Task goal: Could you carry on the article below about twinnings between Irish and Chinese towns and provinces, starting right after its final sentence?

Twinnings between Irish and Chinese towns and provinces are paving the way for opportunities in business, education, tourism and culture

Twinnings between Irish and Chinese towns and provinces are becoming more commonplace, paving the way for more opportunities in business, education, tourism and culture.

After the possibility of a twinning between Roscommon and a province in China was mooted, a delegation from Roscommon County Council has travelled to the Shanxi province in China, which was considered suitable due to both areas’ strong links with agriculture.

Patricia Bohan, administrative officer at Roscommon County Council, says they didn’t really know what to expect when they first started the process of twinning and they are still at the very beginning of that process.

“The purpose of the twinning is to develop a friendly relationship and enhance mutual understanding between the two communities, with a view to carrying out exchanges and cooperation in the fields of trade, culture and tourism that would be of mutual benefit. Roscommon County Council is open to exploring such possibilities to see what may develop.

Source excerpt:
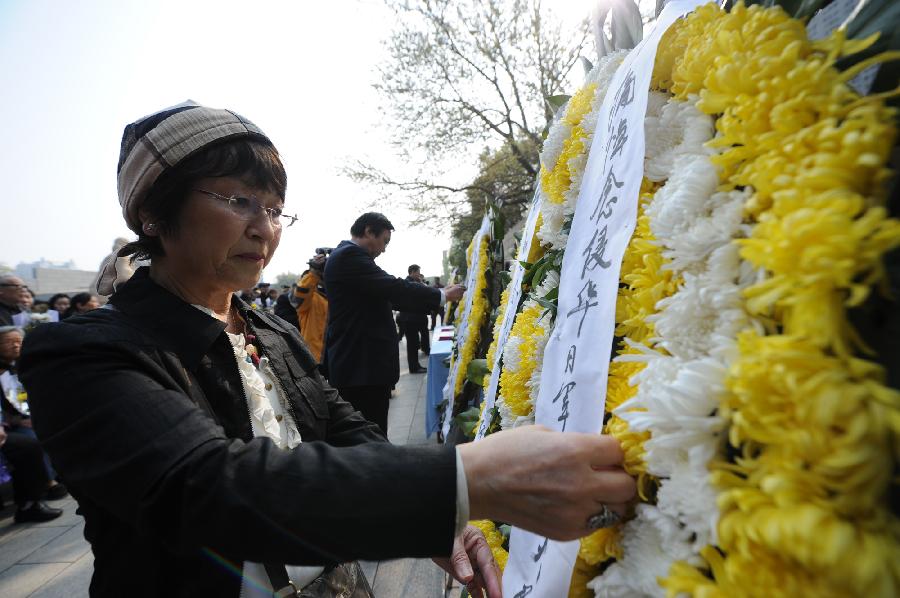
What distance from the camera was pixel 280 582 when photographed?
1.16 meters

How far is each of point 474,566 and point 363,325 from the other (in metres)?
2.62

Written answer:
“We expected that a delegation from China would visit Roscommon in the autumn but we were invited first to China and the cathaoirleach, Cllr Ivan Connaughton, director of services Martin Lydon and myself from the Ireland-China Friendship Association, went on the trip which was funded by the Shanxi Province. We also visited Henan Province and met with the vice-governor of two provinces outside Beijing. We went to many cultural events while there,” she says.

A delegation of 14 from Henan Province, led by its vice-governor, will visit Roscommon as part of a short three-day trip to Ireland and delegations from the Shanxi Province are expected early next year.

“We don’t know where it will lead but maybe there’ll be a possibility of an exchange of students or some business opportunities. They’re very friendly and want to meet people on a social basis before they’ll commit to anything. We are open to a relationship coming out of it and signed a friendship agreement to explore twinning, but nothing official has happened yet.

“We have seen no impact on businesses yet. We met people from Vancouver and Hungary when we visited China, and they are in a relationship with the Chinese for a number of years. They said that it’s working very well for them but it’s definitely a slow burn,” Bohan says.

John Forde from Cork County Council works in the economic development, tourism and enterprise department of the council.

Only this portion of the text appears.